Annals of vascular surgery

PubMedID: 24011808

Jabori S, Jimenez JC, Gabriel V, Quinones-Baldrich WJ, Derubertis BG, Farley S, Gelabert HA, Rigberg DA. Is Heparin Reversal Required for the Safe Performance of Percutaneous Endovascular Aortic Aneurysm Repair?. Ann Vasc Surg. 2013;.
Percutaneous endovascular aneurysm repair (PEVAR) can be performed with high technical success rates and low morbidity rates. Several peer-reviewed papers regarding PEVAR have routinely combined heparin reversal with protamine before sheath removal. The risks of protamine reversal are well documented and include cardiovascular collapse and anaphylaxis. The aim of this study is to review outcomes of patients who underwent PEVAR without heparin reversal.

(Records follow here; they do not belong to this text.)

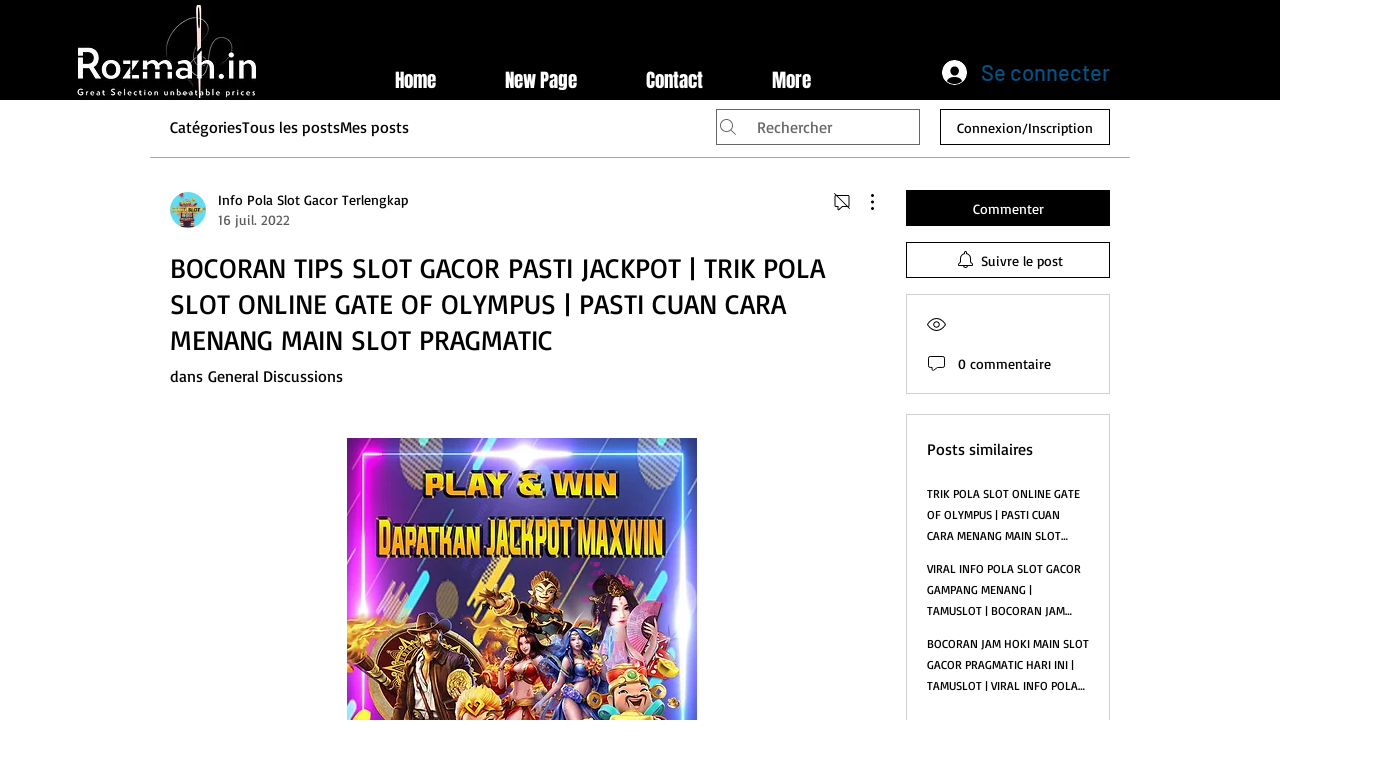

--- FILE ---
content_type: text/html; charset=utf-8
request_url: https://www.google.com/recaptcha/api2/aframe
body_size: 270
content:
<!DOCTYPE HTML><html><head><meta http-equiv="content-type" content="text/html; charset=UTF-8"></head><body><script nonce="E4BNAyVER6S99wS9vOaDxQ">/** Anti-fraud and anti-abuse applications only. See google.com/recaptcha */ try{var clients={'sodar':'https://pagead2.googlesyndication.com/pagead/sodar?'};window.addEventListener("message",function(a){try{if(a.source===window.parent){var b=JSON.parse(a.data);var c=clients[b['id']];if(c){var d=document.createElement('img');d.src=c+b['params']+'&rc='+(localStorage.getItem("rc::a")?sessionStorage.getItem("rc::b"):"");window.document.body.appendChild(d);sessionStorage.setItem("rc::e",parseInt(sessionStorage.getItem("rc::e")||0)+1);localStorage.setItem("rc::h",'1768754672495');}}}catch(b){}});window.parent.postMessage("_grecaptcha_ready", "*");}catch(b){}</script></body></html>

All patients who underwent percutaneous femoral artery closure after PEVAR between 2009-2012 without heparin reversal were reviewed. Only patients who underwent placement of large-bore (12- to 24-French) sheaths were included. Patient demographics, comorbidities, operative details, and complications were reported.

One hundred thirty-one common femoral arteries were repaired using the Preclose technique in 76 patients. Fifty-five patients underwent bilateral repair and 21 underwent unilateral repair. The mean age was 73.9 ± 9.1 years. The mean heparin dose administered was 79 ± 25.4 U/kg. The mean patient body mass index was 27.5 ± 4.8 kg/m(2). Ultrasound-guided arterial puncture was performed in all patients. Average operative times were 196.5 ± 103.3 min, and the mean estimated blood loss was 277.6 mL. Four femoral arteries (3%) required open surgical repair after failed hemostasis with ProGlide closure (Abbott Vascular, Abbott Park, IL). Two patients required deployment of a third ProGlide device with successful closure. Two patients had small (<3 cm) groin hematomas that had resolved at the time of the postoperative computed tomography scan. No pseudoaneurysms or arteriovenous fistulas developed in our patient cohort. No early or late thrombotic complications were noted. One patient (1.3%) with a ruptured aneurysm died 48 hours after endovascular repair unrelated to femoral closure.

PEVAR may be performed with low patient morbidity after therapeutic heparinization without heparin reversal. Femoral artery repair after the removal of large-diameter sheaths using the Preclose technique can be performed in this setting with minimal rates of early and late bleeding or thrombosis.